Profile

About

I graduated with First-Class Honours in BSc Biomedical Science (Hons) from Anglia Ruskin University in Cambridge (July 2026). I combine biomedical science, genomics-linked health data research, a full-year health innovation placement, AI/MedTech governance literacy and earlier computational toxicology data work. I use Jubileejoy Zirebwa professionally, but "JJ" works fine too.

Working direction

Biomedical evidence, data and practical judgement

I am strongest where scientific information has to be read carefully, structured into evidence and carried into a decision without losing the limits of the data.
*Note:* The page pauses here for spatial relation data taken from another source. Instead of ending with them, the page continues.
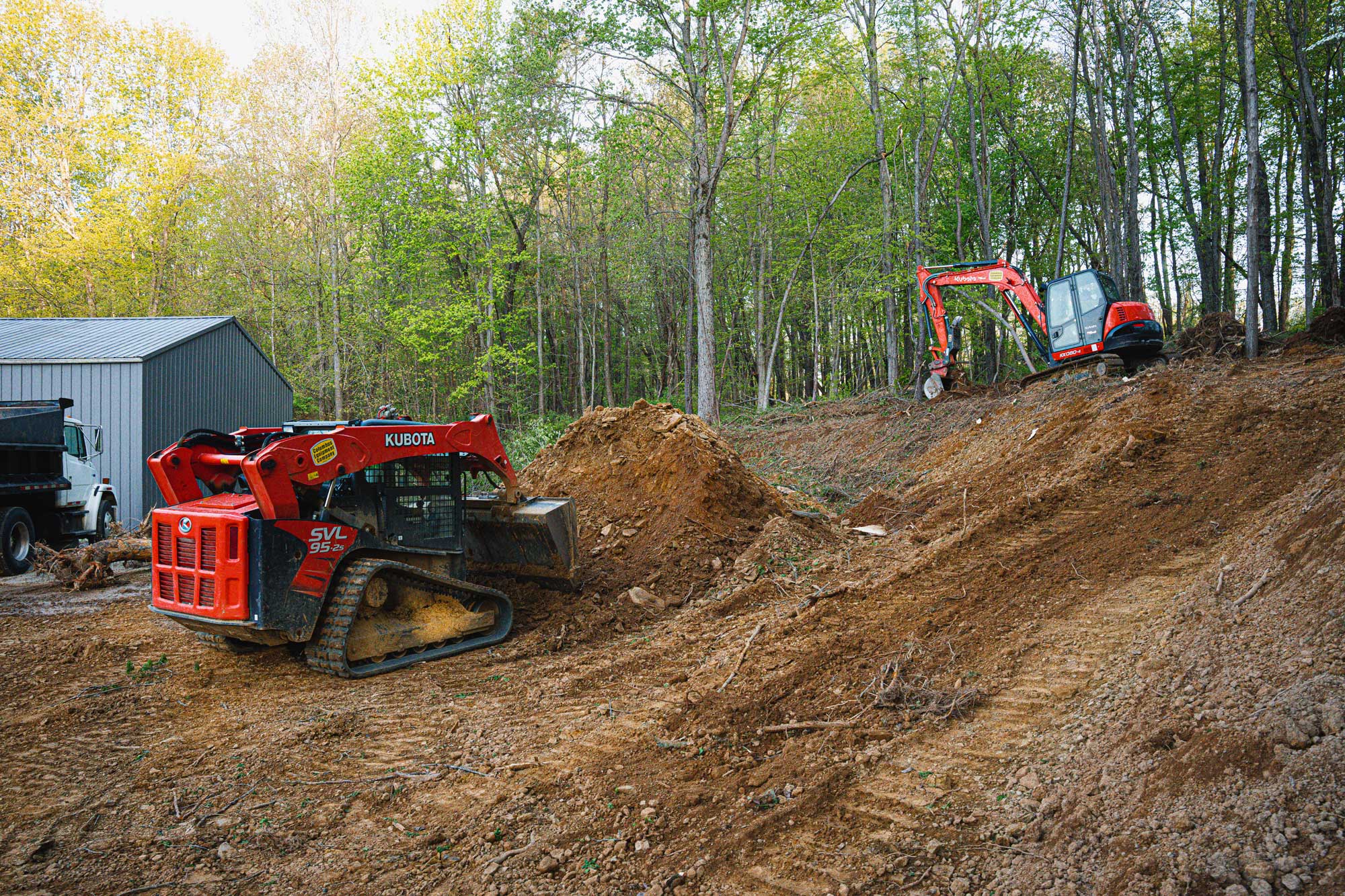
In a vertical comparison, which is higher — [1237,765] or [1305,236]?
[1305,236]

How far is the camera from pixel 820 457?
1506 cm

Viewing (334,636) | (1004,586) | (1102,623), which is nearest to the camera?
(1102,623)

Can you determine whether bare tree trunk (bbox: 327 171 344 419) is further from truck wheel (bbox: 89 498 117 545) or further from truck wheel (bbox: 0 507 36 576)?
truck wheel (bbox: 0 507 36 576)

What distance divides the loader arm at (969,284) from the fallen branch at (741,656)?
1143 cm

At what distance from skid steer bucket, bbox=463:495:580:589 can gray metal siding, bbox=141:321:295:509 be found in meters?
11.8

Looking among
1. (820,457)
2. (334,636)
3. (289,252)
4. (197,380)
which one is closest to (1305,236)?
(820,457)

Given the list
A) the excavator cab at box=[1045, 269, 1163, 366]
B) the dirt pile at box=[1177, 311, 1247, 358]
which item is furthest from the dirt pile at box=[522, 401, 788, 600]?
the dirt pile at box=[1177, 311, 1247, 358]

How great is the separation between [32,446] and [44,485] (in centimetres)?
58

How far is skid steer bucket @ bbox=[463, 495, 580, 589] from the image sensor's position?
7.26 m

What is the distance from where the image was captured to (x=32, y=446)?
36.5ft

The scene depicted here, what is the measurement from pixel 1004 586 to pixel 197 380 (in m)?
17.9

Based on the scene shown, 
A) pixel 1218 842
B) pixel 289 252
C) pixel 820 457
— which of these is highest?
pixel 289 252

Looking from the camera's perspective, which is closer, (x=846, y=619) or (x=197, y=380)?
(x=846, y=619)

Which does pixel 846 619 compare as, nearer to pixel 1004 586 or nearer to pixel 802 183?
pixel 1004 586
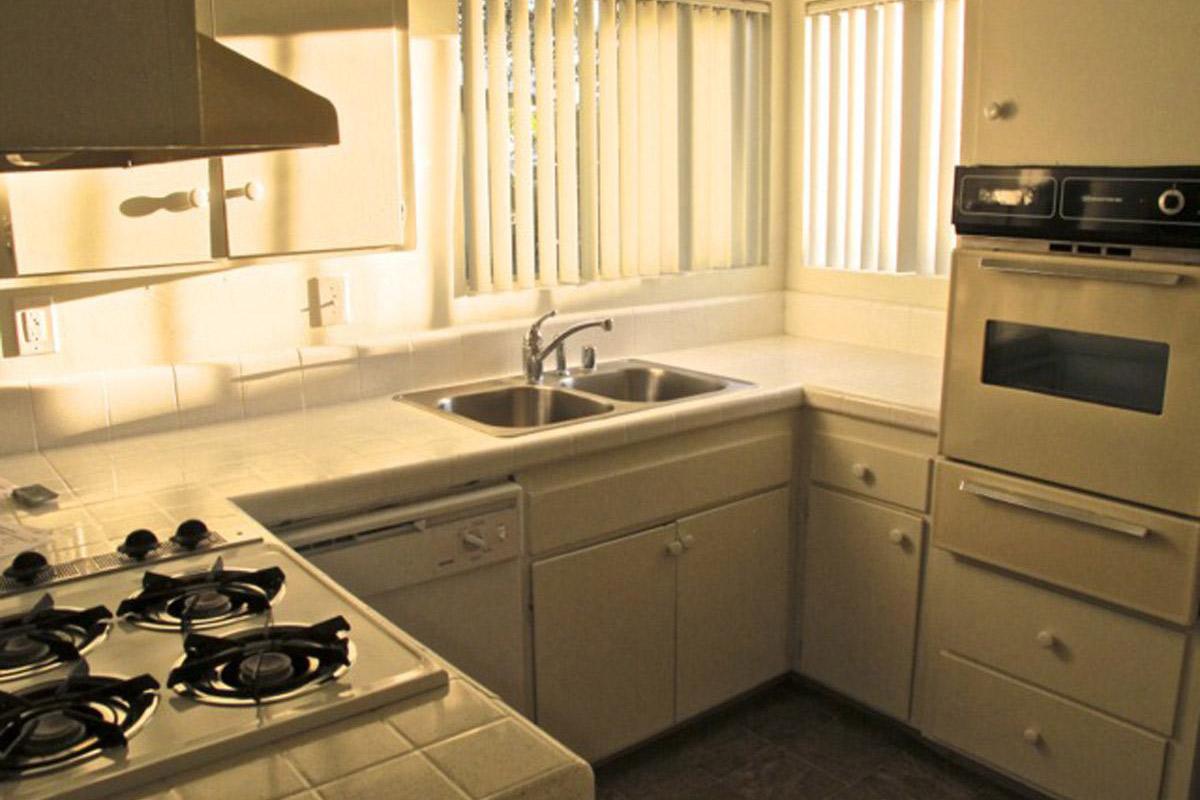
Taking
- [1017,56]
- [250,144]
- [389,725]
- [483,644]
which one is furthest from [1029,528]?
[250,144]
  • Biomedical science interpreted through clinical context, genetics, data and careful evidence reading.
  • Genomics-linked health data research with cohort construction, feature reasoning and explicit governance limits.
  • Healthcare innovation work that connects product claims, evidence quality, pathway fit and stakeholder needs.
  • AI/MedTech governance literacy across regulation, evidence standards, data protection, interoperability, policy and post-market risk.
  • Systems-thinking across adoption, incentives and implementation without treating strategy as the whole profile.
Degree BSc (Hons) Biomedical Science, Anglia Ruskin University, Cambridge.
Status Graduate; First Class Honours awarded on 10 June 2026.
Placement year Health Innovation East commercial placement, 2024-2025.
Academic classification First Class Honours with final award transcript password protected and available on request.

Professional experience

During my Health Innovation East placement, I worked on NHS-facing commercial health innovation questions across evidence briefs, market intelligence, competitor analysis, adoption logic, business-case support, pathway evaluation and practical AI/MedTech guidance-support material.

Research and data work

My final-year project used secure, genomics-linked hospital trajectory material in a Brugada-suspect research context. It covered cohort construction, ICD/HES-derived features, observability controls and baseline model comparison, with clear limits around clinical use.